Required work> Copy the lines from the one containing "What measure of distance is" through the end of the entries, both ends included, with no changes.

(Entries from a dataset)
* begin *

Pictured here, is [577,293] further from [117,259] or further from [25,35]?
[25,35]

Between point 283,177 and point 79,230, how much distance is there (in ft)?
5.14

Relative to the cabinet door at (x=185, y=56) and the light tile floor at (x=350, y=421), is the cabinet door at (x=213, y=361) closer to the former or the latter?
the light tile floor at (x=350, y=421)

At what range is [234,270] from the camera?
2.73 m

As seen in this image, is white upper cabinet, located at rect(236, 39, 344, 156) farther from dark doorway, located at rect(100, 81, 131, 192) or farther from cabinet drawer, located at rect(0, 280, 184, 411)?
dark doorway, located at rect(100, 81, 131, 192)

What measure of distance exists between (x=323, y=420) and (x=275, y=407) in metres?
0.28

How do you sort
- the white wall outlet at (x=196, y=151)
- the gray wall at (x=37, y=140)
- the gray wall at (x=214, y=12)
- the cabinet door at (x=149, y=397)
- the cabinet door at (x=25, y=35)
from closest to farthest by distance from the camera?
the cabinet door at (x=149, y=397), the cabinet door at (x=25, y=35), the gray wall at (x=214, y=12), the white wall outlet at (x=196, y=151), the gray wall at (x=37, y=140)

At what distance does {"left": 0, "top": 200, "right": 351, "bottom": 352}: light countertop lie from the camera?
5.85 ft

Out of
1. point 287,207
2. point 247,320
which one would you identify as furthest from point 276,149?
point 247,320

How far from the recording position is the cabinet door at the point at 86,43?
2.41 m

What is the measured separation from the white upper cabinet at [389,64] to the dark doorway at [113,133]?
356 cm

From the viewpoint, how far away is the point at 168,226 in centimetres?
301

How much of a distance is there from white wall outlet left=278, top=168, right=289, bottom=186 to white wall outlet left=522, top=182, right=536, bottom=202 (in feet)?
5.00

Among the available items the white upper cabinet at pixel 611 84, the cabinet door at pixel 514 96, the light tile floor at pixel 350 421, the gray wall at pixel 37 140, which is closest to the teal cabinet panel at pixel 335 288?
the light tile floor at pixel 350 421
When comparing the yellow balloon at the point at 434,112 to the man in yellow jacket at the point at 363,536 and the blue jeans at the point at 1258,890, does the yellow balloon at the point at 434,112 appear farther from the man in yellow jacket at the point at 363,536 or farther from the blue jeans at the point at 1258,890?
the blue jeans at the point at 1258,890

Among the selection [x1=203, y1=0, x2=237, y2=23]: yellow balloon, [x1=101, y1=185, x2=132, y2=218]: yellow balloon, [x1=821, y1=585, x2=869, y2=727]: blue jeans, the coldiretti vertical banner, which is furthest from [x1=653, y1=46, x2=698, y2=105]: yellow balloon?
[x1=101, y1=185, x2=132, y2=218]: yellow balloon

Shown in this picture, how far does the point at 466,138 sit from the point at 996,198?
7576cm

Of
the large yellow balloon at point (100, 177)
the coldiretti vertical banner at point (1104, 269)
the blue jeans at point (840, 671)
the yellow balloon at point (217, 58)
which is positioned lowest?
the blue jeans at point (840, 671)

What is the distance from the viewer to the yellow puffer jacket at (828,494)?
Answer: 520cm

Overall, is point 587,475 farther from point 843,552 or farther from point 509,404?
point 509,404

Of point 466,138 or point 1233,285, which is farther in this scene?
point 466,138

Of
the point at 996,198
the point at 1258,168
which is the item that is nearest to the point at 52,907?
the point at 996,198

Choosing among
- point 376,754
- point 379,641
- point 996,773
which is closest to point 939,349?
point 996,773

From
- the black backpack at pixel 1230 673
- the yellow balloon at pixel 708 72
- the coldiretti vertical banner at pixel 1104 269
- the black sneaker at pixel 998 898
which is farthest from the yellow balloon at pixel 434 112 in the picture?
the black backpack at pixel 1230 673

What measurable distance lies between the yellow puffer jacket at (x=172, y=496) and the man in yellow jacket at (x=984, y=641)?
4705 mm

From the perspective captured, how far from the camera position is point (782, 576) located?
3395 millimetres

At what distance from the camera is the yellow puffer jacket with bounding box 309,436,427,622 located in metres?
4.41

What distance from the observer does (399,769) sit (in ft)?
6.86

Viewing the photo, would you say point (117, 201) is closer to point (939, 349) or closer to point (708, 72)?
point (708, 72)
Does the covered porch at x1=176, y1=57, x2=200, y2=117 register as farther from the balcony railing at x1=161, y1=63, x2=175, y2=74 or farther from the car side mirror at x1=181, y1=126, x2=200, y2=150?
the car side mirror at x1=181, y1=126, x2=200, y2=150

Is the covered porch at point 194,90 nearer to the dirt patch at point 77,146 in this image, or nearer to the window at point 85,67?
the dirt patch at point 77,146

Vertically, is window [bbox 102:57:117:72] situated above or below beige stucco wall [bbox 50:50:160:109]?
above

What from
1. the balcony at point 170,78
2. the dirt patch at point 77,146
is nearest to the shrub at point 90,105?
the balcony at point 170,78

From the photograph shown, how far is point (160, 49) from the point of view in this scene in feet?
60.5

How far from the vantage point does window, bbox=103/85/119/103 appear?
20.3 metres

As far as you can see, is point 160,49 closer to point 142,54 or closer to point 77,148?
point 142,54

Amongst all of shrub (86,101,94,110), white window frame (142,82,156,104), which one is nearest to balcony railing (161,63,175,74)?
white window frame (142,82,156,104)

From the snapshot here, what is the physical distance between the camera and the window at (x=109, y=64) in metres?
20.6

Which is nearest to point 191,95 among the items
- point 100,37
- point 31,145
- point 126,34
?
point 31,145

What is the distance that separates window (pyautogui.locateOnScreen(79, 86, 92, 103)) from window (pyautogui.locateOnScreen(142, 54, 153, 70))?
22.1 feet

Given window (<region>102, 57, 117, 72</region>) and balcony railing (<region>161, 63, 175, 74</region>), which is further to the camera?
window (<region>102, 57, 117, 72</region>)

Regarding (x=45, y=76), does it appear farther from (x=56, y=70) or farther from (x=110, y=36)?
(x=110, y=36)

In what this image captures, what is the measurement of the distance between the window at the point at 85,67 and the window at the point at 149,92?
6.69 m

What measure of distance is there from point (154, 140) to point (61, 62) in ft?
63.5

* end *

Correct result>
What measure of distance is there from point (154, 140) to point (61, 62) in ft?
63.5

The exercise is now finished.